> [Work item A] Echo the football player profile word for word, starting at "Youth career" and ending at "Daugavpils / 3 / (0)".
> [Work item B] Name every team listed under "Senior career" in the football player profile, counting each team once.
> [Work item C] Pick up the football player profile after its last line and keep writing.

Personal information
- Full name: Anton Dmitriyevich Miterev
- Date of birth: 3 May 1996 (age 28)
- Place of birth: Tomsk, Russia
- Height: 1.92 m (6 ft 4 in)
- Position(s): Centre back

Team information
- Current team: Alyans Tomsk

Youth career
- 2013–2014: Tom Tomsk

Senior career*
- Years: Team / Apps / (Gls)
- 2013–2018: Tom Tomsk / 16 / (0)
- 2014–2016: → Tom-2 Tomsk / 16 / (0)
- 2019: NFK Minsk / 18 / (0)
- 2020: BFC Daugavpils / 3 / (0)
- 2020–2021: Chita / 5 / (0)
- 2022: Gvardeyets Skvortsovo / 5 / (1)
- 2022–2023: TSK Tomsk (amateur)
- 2024–: Alyans Tomsk (amateur)

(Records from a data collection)
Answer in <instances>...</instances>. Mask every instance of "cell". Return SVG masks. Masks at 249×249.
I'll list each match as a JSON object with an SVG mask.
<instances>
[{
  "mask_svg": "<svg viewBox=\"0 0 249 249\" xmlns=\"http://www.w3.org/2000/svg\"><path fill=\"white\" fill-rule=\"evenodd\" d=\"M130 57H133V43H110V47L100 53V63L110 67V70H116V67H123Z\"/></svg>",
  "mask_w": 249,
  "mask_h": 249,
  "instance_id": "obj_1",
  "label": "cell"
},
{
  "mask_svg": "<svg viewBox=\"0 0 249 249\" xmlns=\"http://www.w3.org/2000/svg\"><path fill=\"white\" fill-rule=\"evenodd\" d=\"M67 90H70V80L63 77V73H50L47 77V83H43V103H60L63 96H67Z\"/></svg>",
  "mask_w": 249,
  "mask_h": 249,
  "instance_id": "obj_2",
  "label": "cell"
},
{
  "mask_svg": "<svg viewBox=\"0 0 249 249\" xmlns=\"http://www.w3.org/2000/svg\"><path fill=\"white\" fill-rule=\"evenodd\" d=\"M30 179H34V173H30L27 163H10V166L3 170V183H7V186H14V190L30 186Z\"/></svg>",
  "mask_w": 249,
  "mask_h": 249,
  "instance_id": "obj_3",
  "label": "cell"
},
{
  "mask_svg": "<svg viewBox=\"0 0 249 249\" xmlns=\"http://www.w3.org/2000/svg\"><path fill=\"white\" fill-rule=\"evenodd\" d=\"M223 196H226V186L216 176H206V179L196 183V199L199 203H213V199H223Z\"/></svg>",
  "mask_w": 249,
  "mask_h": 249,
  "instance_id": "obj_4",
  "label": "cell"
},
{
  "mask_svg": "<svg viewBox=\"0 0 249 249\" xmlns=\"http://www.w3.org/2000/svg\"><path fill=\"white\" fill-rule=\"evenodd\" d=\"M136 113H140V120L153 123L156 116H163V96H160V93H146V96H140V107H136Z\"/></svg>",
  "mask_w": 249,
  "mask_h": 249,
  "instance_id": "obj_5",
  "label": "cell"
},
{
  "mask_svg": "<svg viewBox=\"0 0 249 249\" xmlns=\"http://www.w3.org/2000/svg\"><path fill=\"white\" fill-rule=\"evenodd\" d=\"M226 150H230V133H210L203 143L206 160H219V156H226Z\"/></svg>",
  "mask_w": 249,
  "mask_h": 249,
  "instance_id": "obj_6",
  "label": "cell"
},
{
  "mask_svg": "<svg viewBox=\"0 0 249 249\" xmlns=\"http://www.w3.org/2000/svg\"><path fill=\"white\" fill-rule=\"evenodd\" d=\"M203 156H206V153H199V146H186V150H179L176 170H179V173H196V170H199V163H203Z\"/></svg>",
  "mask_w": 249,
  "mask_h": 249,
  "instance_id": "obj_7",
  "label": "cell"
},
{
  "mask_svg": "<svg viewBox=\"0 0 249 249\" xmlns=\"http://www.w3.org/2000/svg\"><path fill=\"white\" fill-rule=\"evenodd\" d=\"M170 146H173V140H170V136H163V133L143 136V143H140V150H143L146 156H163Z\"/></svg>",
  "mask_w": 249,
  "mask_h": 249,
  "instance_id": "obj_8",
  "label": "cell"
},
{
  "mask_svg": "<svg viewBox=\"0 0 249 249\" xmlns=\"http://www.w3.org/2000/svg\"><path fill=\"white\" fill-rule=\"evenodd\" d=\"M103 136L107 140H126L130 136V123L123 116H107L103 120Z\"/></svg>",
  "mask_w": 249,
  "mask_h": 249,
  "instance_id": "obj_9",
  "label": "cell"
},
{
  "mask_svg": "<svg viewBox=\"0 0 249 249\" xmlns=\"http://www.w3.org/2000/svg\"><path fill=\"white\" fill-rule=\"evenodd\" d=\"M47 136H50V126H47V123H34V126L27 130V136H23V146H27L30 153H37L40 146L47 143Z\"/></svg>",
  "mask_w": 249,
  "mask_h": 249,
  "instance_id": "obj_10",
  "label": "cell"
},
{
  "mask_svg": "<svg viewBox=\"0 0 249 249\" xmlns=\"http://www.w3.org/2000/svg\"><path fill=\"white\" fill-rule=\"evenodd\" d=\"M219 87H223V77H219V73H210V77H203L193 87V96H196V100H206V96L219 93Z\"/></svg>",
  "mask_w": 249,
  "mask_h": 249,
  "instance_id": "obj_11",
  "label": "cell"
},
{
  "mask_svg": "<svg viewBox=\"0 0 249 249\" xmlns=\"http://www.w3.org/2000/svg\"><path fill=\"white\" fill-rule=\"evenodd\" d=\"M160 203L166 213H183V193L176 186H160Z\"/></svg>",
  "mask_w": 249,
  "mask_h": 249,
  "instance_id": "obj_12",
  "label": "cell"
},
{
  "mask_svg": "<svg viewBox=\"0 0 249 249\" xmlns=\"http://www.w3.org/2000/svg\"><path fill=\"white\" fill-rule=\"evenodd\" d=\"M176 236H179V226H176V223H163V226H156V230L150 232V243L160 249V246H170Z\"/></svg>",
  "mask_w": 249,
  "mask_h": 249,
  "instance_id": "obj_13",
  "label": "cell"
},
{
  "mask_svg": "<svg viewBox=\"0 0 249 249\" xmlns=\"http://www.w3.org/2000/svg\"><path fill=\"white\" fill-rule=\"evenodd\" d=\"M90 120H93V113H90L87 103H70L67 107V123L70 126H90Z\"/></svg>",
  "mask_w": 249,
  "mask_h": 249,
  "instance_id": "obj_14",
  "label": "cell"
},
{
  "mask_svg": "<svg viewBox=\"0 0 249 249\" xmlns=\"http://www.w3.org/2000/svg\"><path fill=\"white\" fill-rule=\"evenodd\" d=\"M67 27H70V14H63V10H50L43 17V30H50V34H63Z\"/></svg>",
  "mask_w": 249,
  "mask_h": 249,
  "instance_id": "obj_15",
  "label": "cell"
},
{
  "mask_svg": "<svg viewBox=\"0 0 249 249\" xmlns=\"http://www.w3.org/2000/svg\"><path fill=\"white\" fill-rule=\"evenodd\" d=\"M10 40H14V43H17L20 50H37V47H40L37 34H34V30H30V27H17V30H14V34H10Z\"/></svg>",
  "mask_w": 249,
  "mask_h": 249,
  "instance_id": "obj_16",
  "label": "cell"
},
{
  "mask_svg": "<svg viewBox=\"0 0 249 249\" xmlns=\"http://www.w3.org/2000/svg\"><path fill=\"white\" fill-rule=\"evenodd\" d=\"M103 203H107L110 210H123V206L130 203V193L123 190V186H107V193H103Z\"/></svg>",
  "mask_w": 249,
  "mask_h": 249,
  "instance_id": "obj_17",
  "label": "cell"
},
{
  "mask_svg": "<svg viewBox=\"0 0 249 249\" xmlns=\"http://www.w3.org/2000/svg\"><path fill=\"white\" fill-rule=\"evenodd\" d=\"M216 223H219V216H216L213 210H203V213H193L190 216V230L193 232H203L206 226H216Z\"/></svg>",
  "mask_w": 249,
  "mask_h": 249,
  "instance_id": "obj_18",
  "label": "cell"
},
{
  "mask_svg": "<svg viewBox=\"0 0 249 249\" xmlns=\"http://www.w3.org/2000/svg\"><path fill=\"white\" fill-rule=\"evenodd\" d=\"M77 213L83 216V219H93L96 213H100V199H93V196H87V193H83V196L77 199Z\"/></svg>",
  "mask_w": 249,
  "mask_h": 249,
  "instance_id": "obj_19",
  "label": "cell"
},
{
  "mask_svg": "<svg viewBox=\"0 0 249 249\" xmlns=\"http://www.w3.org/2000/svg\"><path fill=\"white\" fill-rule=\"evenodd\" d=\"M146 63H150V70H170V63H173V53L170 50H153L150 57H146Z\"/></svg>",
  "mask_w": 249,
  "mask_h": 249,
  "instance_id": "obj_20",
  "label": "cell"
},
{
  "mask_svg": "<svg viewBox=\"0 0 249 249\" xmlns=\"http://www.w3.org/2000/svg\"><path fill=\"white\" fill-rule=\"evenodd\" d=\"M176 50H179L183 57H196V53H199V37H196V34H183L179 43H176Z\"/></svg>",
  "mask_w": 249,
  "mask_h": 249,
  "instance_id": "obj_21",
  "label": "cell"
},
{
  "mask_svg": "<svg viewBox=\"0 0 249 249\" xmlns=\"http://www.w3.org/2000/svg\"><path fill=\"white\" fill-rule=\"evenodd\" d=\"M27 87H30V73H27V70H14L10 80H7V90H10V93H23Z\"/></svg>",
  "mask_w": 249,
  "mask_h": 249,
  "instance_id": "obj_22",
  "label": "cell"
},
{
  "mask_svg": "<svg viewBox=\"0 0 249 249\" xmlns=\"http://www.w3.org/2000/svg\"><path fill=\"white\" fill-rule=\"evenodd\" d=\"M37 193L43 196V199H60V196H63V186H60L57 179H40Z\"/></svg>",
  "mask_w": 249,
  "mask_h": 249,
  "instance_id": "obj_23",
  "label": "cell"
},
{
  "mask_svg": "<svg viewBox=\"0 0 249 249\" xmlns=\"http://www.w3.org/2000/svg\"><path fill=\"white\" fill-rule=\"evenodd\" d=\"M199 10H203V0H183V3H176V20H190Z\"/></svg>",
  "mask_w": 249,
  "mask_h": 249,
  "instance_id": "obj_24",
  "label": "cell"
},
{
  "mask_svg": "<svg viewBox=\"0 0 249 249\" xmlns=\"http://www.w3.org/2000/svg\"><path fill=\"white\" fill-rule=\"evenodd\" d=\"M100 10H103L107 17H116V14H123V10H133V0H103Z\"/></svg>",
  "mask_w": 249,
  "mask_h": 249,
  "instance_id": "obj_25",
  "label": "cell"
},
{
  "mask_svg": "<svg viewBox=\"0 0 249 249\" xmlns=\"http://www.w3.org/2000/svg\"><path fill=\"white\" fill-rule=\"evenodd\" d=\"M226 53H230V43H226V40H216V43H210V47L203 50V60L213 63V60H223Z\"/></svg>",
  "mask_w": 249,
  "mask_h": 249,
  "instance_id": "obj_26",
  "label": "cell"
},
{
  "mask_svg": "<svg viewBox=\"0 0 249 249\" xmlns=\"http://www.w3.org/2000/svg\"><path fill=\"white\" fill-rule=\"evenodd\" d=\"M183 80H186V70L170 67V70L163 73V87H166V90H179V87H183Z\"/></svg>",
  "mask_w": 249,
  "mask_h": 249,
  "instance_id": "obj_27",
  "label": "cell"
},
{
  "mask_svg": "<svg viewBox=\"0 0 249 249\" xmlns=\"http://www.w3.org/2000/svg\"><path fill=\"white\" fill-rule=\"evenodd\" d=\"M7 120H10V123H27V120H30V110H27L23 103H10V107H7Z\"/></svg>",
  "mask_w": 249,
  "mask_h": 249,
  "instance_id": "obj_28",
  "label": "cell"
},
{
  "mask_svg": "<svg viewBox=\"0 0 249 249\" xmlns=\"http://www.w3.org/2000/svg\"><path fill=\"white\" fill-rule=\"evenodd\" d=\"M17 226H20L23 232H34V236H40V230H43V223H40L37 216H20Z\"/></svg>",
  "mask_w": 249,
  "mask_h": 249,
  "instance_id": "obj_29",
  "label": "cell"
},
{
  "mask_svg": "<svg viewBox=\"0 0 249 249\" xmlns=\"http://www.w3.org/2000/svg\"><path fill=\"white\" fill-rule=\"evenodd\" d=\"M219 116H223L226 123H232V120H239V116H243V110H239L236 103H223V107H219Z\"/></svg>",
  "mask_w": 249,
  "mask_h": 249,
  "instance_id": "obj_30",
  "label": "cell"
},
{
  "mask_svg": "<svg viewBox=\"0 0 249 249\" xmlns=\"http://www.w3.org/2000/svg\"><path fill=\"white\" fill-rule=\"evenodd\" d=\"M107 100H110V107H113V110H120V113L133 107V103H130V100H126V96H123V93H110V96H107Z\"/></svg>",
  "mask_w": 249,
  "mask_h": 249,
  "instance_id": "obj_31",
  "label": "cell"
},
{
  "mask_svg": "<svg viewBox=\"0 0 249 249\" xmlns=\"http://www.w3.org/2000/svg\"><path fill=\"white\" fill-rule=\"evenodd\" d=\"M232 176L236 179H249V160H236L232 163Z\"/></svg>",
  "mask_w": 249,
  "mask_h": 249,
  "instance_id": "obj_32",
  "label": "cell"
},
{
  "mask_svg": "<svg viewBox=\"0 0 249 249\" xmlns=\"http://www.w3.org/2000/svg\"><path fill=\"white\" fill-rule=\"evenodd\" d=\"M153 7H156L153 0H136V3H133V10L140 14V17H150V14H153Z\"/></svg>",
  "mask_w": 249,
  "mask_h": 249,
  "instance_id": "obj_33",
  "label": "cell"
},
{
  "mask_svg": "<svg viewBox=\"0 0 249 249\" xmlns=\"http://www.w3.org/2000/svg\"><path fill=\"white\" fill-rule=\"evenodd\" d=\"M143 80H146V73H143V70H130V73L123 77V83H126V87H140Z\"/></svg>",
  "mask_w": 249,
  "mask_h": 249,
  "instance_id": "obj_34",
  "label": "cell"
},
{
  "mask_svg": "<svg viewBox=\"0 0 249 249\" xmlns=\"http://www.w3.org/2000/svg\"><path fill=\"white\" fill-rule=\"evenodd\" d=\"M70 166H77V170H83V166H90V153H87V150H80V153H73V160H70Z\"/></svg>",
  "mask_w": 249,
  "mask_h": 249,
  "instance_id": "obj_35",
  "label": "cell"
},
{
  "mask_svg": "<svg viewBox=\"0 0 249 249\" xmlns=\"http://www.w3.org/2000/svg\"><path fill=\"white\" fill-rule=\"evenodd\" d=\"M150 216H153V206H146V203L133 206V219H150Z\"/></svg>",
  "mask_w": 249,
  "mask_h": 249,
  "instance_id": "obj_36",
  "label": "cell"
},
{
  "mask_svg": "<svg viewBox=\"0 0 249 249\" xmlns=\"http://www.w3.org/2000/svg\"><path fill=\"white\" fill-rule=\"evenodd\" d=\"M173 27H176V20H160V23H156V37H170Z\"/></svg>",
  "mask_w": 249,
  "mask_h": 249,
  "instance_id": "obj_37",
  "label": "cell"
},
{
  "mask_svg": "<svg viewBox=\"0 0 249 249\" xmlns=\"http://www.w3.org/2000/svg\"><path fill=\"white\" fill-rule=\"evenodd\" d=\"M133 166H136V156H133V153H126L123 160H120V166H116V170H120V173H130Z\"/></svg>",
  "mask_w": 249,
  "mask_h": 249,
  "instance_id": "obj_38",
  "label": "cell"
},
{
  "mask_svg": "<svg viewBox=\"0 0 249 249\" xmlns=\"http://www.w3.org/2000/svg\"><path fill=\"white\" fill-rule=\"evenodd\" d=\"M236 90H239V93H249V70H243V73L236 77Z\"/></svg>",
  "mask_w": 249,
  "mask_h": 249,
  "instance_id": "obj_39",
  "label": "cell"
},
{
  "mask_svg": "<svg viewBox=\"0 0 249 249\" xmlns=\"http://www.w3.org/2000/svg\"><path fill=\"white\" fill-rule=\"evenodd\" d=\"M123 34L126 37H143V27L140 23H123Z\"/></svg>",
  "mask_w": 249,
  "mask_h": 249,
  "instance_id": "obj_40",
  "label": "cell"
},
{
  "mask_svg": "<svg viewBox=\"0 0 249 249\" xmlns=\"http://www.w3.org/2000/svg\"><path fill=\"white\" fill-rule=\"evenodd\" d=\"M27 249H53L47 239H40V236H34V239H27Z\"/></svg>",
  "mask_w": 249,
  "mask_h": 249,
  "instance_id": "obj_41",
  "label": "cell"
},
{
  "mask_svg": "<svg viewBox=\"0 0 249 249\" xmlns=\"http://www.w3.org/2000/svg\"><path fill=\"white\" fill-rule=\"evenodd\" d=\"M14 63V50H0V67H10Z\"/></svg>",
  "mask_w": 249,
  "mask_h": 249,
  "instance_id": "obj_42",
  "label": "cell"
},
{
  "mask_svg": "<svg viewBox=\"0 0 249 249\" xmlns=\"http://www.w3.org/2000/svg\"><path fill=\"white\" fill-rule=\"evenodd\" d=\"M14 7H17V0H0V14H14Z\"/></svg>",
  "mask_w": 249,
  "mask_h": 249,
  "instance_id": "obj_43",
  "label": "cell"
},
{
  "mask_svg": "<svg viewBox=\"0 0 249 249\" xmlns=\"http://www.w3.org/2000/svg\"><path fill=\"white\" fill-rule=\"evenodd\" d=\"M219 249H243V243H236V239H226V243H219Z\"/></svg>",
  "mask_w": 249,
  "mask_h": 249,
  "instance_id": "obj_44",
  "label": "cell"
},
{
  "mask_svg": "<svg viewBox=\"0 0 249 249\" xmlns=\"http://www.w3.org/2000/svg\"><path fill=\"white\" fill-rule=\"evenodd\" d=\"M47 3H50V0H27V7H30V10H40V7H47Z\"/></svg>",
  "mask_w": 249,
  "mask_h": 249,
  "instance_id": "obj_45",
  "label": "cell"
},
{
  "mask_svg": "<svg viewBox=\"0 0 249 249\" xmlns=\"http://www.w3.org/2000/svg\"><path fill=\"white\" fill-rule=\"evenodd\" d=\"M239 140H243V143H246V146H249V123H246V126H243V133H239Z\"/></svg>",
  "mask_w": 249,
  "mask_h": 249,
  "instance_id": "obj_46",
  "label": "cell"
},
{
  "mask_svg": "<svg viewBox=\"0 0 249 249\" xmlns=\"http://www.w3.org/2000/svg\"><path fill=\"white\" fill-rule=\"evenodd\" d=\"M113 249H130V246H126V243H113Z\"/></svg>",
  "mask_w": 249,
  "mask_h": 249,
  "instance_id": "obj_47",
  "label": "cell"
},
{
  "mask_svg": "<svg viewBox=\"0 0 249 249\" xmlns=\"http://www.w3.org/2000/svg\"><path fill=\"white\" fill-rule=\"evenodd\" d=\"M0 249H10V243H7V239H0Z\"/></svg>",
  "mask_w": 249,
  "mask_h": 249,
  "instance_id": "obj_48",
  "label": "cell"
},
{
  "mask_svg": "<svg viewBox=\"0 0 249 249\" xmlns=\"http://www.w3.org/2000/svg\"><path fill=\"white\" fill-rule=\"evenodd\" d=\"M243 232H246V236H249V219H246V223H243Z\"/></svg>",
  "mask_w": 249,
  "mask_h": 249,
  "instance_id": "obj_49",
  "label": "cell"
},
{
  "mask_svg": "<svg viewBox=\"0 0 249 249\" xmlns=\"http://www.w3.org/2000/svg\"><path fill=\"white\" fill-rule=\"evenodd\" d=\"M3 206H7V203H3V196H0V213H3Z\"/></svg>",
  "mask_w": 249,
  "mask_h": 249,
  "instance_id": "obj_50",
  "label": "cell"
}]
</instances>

> [Output A]
Youth career
- 2013–2014: Tom Tomsk

Senior career*
- Years: Team / Apps / (Gls)
- 2013–2018: Tom Tomsk / 16 / (0)
- 2014–2016: → Tom-2 Tomsk / 16 / (0)
- 2019: NFK Minsk / 18 / (0)
- 2020: BFC Daugavpils / 3 / (0)

> [Output B] Tom Tomsk, Tom-2 Tomsk, NFK Minsk, BFC Daugavpils, Chita, Gvardeyets Skvortsovo, TSK Tomsk, Alyans Tomsk

> [Output C]
= Anton Miterev =

Russian footballer

Anton Dmitriyevich Miterev (Антон Дмитриевич Митерев; born 3 May 1996) is a Russian football player.

==Club career==
He made his professional debut in the Russian Professional Football League for FC Tom-2 Tomsk on 31 August 2014 in a game against FC Metallurg Novokuznetsk.

He made his Russian Premier League debut for FC Tom Tomsk on 3 March 2017 in a game against FC Rostov.